Insight into Preparation of Fe-Doped Na3V2(PO4)3@C from Aspects of Particle Morphology Design, Crystal Structure Modulation, and Carbon Graphitization Regulation

Xiaohong Liu; Guilin Feng; Enhui Wang; Hui Chen; Zhenguo Wu; Wei Xiang; Yanjun Zhong; Yanxiao Chen; Xiaodong Guo; Benhe Zhong

doi:10.1021/acsami.8b21257

Insight into Preparation of Fe-Doped Na₃V₂(PO₄)₃@C from Aspects of Particle Morphology Design, Crystal Structure Modulation, and Carbon Graphitization Regulation

ACS Appl Mater Interfaces. 2019 Apr 3;11(13):12421-12430. doi: 10.1021/acsami.8b21257. Epub 2019 Mar 21.

Authors

Xiaohong Liu¹, Guilin Feng¹, Enhui Wang^{1

2}, Hui Chen¹, Zhenguo Wu^{1

3}, Wei Xiang⁴, Yanjun Zhong¹, Yanxiao Chen¹, Xiaodong Guo^{1

2}, Benhe Zhong¹

Affiliations

¹ School of Chemical Engineering , Sichuan University , Chengdu 610065 , P. R. China.
² Institute for Superconducting and Electronic Materials , University of Wollongong , Wollongong , NSW 2522 , Australia.
³ State Key Laboratory of Physical Chemistry of Solid Surfaces, College of Chemistry and Chemical Engineering , Xiamen University , Xiamen 361005 P. R. China.
⁴ College of Materials and Chemistry & Chemical Engineering , Chengdu University of Technology , Chengdu 610059 , P. R. China.

PMID: 30869509
DOI: 10.1021/acsami.8b21257

Abstract

The peak-loading shift function of sodium-ion batteries in large-grid energy store station poses a giant challenge on the account of poor rate performance of cathodes. NASICON type Na₃V₂(PO₄)₃ with a stable three-dimensional framework and fast ion diffusion channels has been regarded as one of the potential candidates and extensively studied. Nevertheless, a multilevel integrated tactic to boost the performance of Na₃V₂(PO₄)₃ in terms of crystal structure modulation, coated carbon graphitization regulation, and particle morphology design is rarely reported and deserves much attention.
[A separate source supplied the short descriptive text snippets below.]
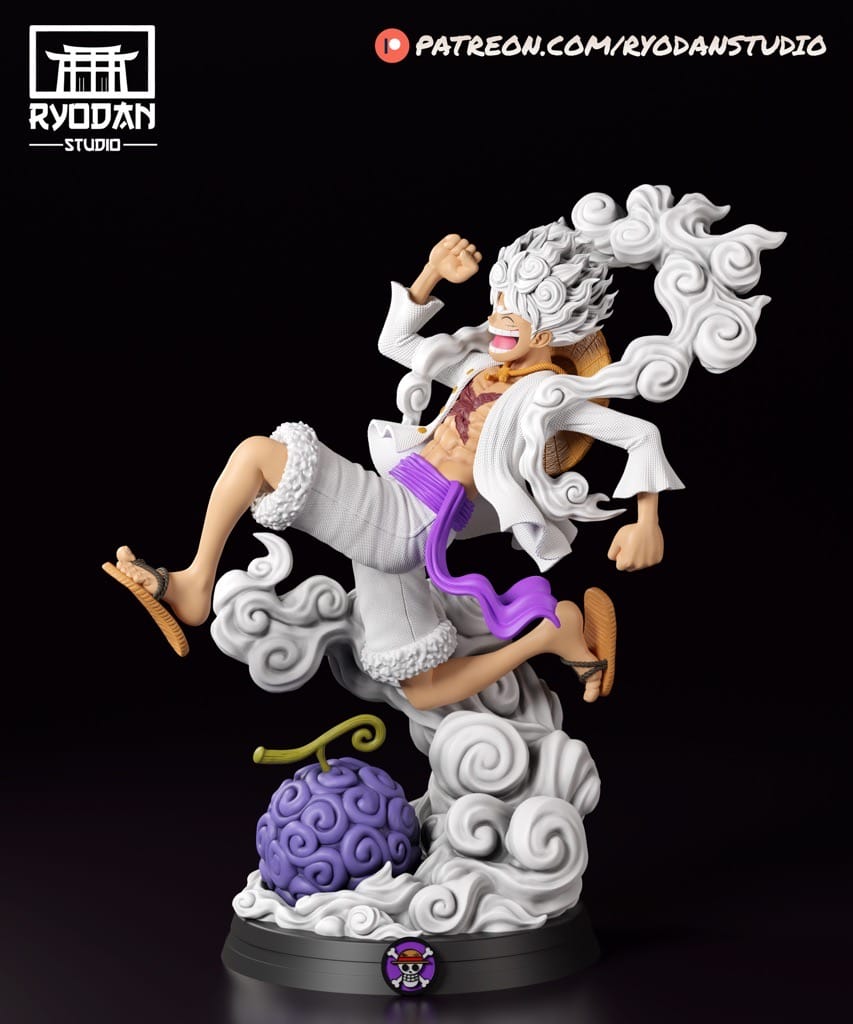 P站图纸印象馆 Ryodan 海贼王 路飞 Ryodan 海贼王 路飞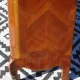 Louis XV library in rosewood marquetry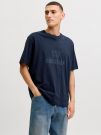 T-shirt manica corta Jack & Jones - sky capitain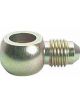A-1 Products Fitting Adapter Banjo Straight 4 AN Male to 3/8 in Banj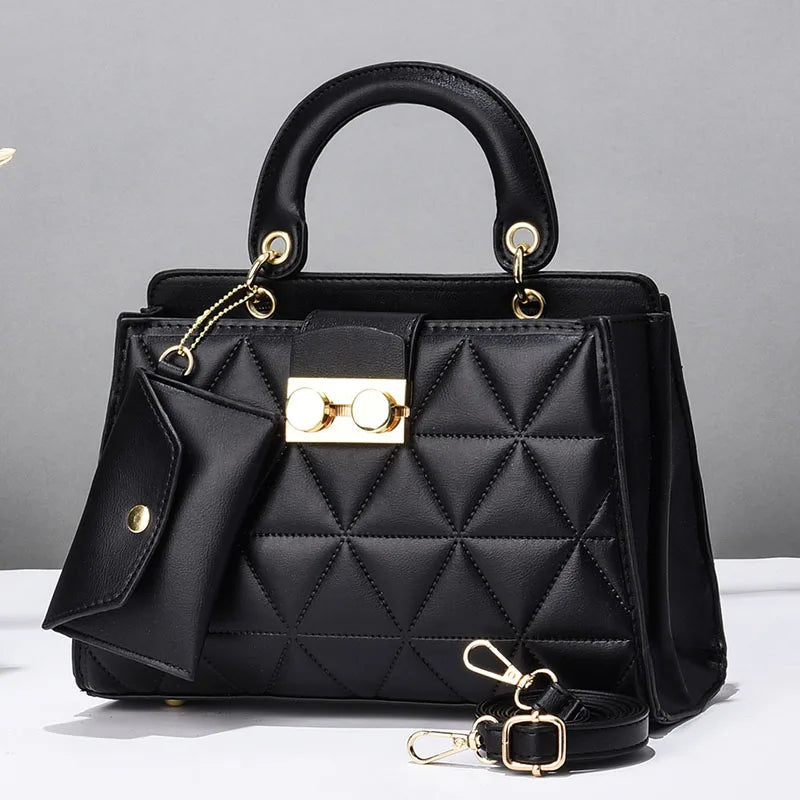 New Women bag Brand Female Shoulder bag Handbag for Fashion single shoulder bags luxury designer Retro fashionsquare bag RT220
In this study, organic ferric was used to prepare Fe-doped Na₃V₂(PO₄)₃@C cathode on the account of low cost, environmental friendliness, and catalytic function of Fe on carbon graphitization. The density functional theory calculation depicts that the most stable site for Fe atom is the V site and moderate replacement of Fe at V position would reduce the band gap energy from 2.19 by 0.43 eV and improve the electron transfer, which is crucial for the intrinsic poor conductivity of Na₃V₂(PO₄)₃. The experimental results show that Fe element can be introduced into the bulk structure successfully, modulating relevant structural parameters. In addition, the coated carbon layer graphitization degree is also regulated due to the catalysis function of Fe. And, the decomposition of organic ferric would infuse the formation of porous structure, which can promote electrolyte permeation and shorten the electron/ion diffusion. Finally, the optimized Na₃V_1.85Fe_0.15(PO₄)₃@C could possess a high capacity of 103.69 mA h g^-1 and retain 91.45% after 1200 cycles at 1.0C as well as 94.45 mA h g^-1 at 20C. In addition, the excellent performance is comprehensively elucidated via ex situ X-ray diffraction and pseudocapacitance characterization. The multifunction contribution of Fe-doping may provide new clue for designing porous electrode materials and a new sight into Fe-doped carbon-coated material.

Keywords: Fe doping; carbon graphitization regulation; cathode; sodium vanadium phosphates; sodium-ion batteries.